Award: Dr. Vladimir Hachinski earns CMA’s top honour for ground-breaking stroke rehabilitation research
Dr. Vladimir Hachinski, Distinguished University Professor in Clinical Neurological Sciences and Epidemiology & Biostatstics was awarded the Canadian Medical Association’s F.N.G Starr Award for his pioneering work in stroke treatment and recovery.
This award is considered the highest distinction that can be earned by a member of the Canadian Medical Association, awarded in recognition of lifetime achievement and outstanding contribution to science and medical service over the course of the recipient’s career.
Early in his career, Dr. Hachinski teamed up with his colleague, Dr. John W. Norris, and they devoted themselves to caring for and studying stroke patients, establishing what would become the world’s first successful acute stroke unit out of Sunnybrook Hospital in Toronto.
At the time, there was no treatment available for strokes. Doctors in the United States had tried to establish acute stroke units, but the lack of successful outcomes soon forced them to close.
Dr. Hachinski and his partner ended up defining a protocol for early intervention complemented by early rehabilitation that remains the standard of care for strokes today.

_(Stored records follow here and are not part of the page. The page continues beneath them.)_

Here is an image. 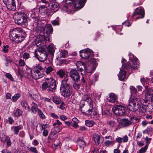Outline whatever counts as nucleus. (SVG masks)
Returning <instances> with one entry per match:
<instances>
[{
	"label": "nucleus",
	"instance_id": "obj_1",
	"mask_svg": "<svg viewBox=\"0 0 153 153\" xmlns=\"http://www.w3.org/2000/svg\"><path fill=\"white\" fill-rule=\"evenodd\" d=\"M68 75L62 80L60 90L62 95L64 97L67 98L73 93L72 87L71 86Z\"/></svg>",
	"mask_w": 153,
	"mask_h": 153
},
{
	"label": "nucleus",
	"instance_id": "obj_2",
	"mask_svg": "<svg viewBox=\"0 0 153 153\" xmlns=\"http://www.w3.org/2000/svg\"><path fill=\"white\" fill-rule=\"evenodd\" d=\"M129 59L132 62V65L131 63L129 62L126 63L125 64L123 63V62L124 61L125 59H123L122 60V66L125 70H127L129 73H131L130 71H132L135 68H136L137 65H138L137 61V58L134 55L131 54H130L129 55Z\"/></svg>",
	"mask_w": 153,
	"mask_h": 153
},
{
	"label": "nucleus",
	"instance_id": "obj_3",
	"mask_svg": "<svg viewBox=\"0 0 153 153\" xmlns=\"http://www.w3.org/2000/svg\"><path fill=\"white\" fill-rule=\"evenodd\" d=\"M42 88L43 91L47 89L49 92H53L56 88V80L52 77L45 79V81L43 82L42 85Z\"/></svg>",
	"mask_w": 153,
	"mask_h": 153
},
{
	"label": "nucleus",
	"instance_id": "obj_4",
	"mask_svg": "<svg viewBox=\"0 0 153 153\" xmlns=\"http://www.w3.org/2000/svg\"><path fill=\"white\" fill-rule=\"evenodd\" d=\"M143 100L140 98H131L129 100V103L128 106V108H126L130 111H134L140 107L141 108L142 101ZM129 113L130 114L131 113Z\"/></svg>",
	"mask_w": 153,
	"mask_h": 153
},
{
	"label": "nucleus",
	"instance_id": "obj_5",
	"mask_svg": "<svg viewBox=\"0 0 153 153\" xmlns=\"http://www.w3.org/2000/svg\"><path fill=\"white\" fill-rule=\"evenodd\" d=\"M13 18L18 25L25 26L27 25V17L25 14L17 12L13 15Z\"/></svg>",
	"mask_w": 153,
	"mask_h": 153
},
{
	"label": "nucleus",
	"instance_id": "obj_6",
	"mask_svg": "<svg viewBox=\"0 0 153 153\" xmlns=\"http://www.w3.org/2000/svg\"><path fill=\"white\" fill-rule=\"evenodd\" d=\"M97 66V64L95 59L92 58L89 59L87 64L85 66L86 73L91 74L95 69Z\"/></svg>",
	"mask_w": 153,
	"mask_h": 153
},
{
	"label": "nucleus",
	"instance_id": "obj_7",
	"mask_svg": "<svg viewBox=\"0 0 153 153\" xmlns=\"http://www.w3.org/2000/svg\"><path fill=\"white\" fill-rule=\"evenodd\" d=\"M115 115H125L129 114V110L124 107L120 105L114 106L112 109Z\"/></svg>",
	"mask_w": 153,
	"mask_h": 153
},
{
	"label": "nucleus",
	"instance_id": "obj_8",
	"mask_svg": "<svg viewBox=\"0 0 153 153\" xmlns=\"http://www.w3.org/2000/svg\"><path fill=\"white\" fill-rule=\"evenodd\" d=\"M140 81L143 85L145 87L146 90L144 91L145 98L147 99H150L151 95L152 94V90L150 88H148L147 85L145 86V83H146L147 84V81L145 78H141Z\"/></svg>",
	"mask_w": 153,
	"mask_h": 153
},
{
	"label": "nucleus",
	"instance_id": "obj_9",
	"mask_svg": "<svg viewBox=\"0 0 153 153\" xmlns=\"http://www.w3.org/2000/svg\"><path fill=\"white\" fill-rule=\"evenodd\" d=\"M35 55L37 58L41 62H44L47 59L48 55L47 52L45 50H39L38 53H35Z\"/></svg>",
	"mask_w": 153,
	"mask_h": 153
},
{
	"label": "nucleus",
	"instance_id": "obj_10",
	"mask_svg": "<svg viewBox=\"0 0 153 153\" xmlns=\"http://www.w3.org/2000/svg\"><path fill=\"white\" fill-rule=\"evenodd\" d=\"M70 77L72 80L75 82H78L80 79V76L77 70L72 69L69 73Z\"/></svg>",
	"mask_w": 153,
	"mask_h": 153
},
{
	"label": "nucleus",
	"instance_id": "obj_11",
	"mask_svg": "<svg viewBox=\"0 0 153 153\" xmlns=\"http://www.w3.org/2000/svg\"><path fill=\"white\" fill-rule=\"evenodd\" d=\"M144 16V11L142 9L137 8L136 9L135 11L132 14V18L137 19L142 18Z\"/></svg>",
	"mask_w": 153,
	"mask_h": 153
},
{
	"label": "nucleus",
	"instance_id": "obj_12",
	"mask_svg": "<svg viewBox=\"0 0 153 153\" xmlns=\"http://www.w3.org/2000/svg\"><path fill=\"white\" fill-rule=\"evenodd\" d=\"M53 31V29L51 25H48L46 26L44 30V34L46 40L50 41V36L52 33Z\"/></svg>",
	"mask_w": 153,
	"mask_h": 153
},
{
	"label": "nucleus",
	"instance_id": "obj_13",
	"mask_svg": "<svg viewBox=\"0 0 153 153\" xmlns=\"http://www.w3.org/2000/svg\"><path fill=\"white\" fill-rule=\"evenodd\" d=\"M23 32V30L20 28H15L13 29L10 31V39L13 41H14L15 38L17 37L18 35H20V33Z\"/></svg>",
	"mask_w": 153,
	"mask_h": 153
},
{
	"label": "nucleus",
	"instance_id": "obj_14",
	"mask_svg": "<svg viewBox=\"0 0 153 153\" xmlns=\"http://www.w3.org/2000/svg\"><path fill=\"white\" fill-rule=\"evenodd\" d=\"M62 129V127L60 126H56L53 128L51 130V132L50 133L49 136L48 137V140H53L54 136L60 132Z\"/></svg>",
	"mask_w": 153,
	"mask_h": 153
},
{
	"label": "nucleus",
	"instance_id": "obj_15",
	"mask_svg": "<svg viewBox=\"0 0 153 153\" xmlns=\"http://www.w3.org/2000/svg\"><path fill=\"white\" fill-rule=\"evenodd\" d=\"M79 53L80 56L85 59H88L91 55L93 54L92 51L89 49L81 50L79 51Z\"/></svg>",
	"mask_w": 153,
	"mask_h": 153
},
{
	"label": "nucleus",
	"instance_id": "obj_16",
	"mask_svg": "<svg viewBox=\"0 0 153 153\" xmlns=\"http://www.w3.org/2000/svg\"><path fill=\"white\" fill-rule=\"evenodd\" d=\"M147 111L149 112H153V105L150 103H148L147 105L142 104L141 106V111L144 113Z\"/></svg>",
	"mask_w": 153,
	"mask_h": 153
},
{
	"label": "nucleus",
	"instance_id": "obj_17",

The other success factor, he realized, was awareness. Taking his lead from previous campaigns on the signs and risks of heart attacks, he coined the term “brain attack” for strokes —reinforcing the urgency of getting medical attention as soon as the warning signs present, instead of waiting until a full stroke occurs.
Dr. Hachinski and his colleagues also identified links between strokes and heart conditions and found that strokes can increase the incidence of certain types of dementia, realizing it may be possible to prevent some people from developing dementia by preventing them from having strokes.
“It’s all connected,” said Dr. Hachinski. “There is no health without brain health, so the importance of funding this kind of research cannot be overstated.”
Today, Dr. Hachinski and his team are looking into the environmental factors that affect stroke risk and are putting together a proposal for funding in hopes of expanding their research and methods.
“During a 12-year period, we saw a 32 per cent decrease in stroke incidence and a 7 per cent decrease in dementia cases in Ontario,” he said. “We would love to be able to isolate the sum of little things that make the biggest difference so we can extend those same results across Canada.”
Dr. Hachinski is extremely humbled to be receiving this prestigious award but notes that he wouldn’t have been able to do any of it on his own.
“Everything I’ve ever done has been plural,” he said. “So, this recognition for me is also recognition for the students and colleagues I’ve worked with and especially the patients who have taken part in the research. I can’t thank them enough for their contributions.”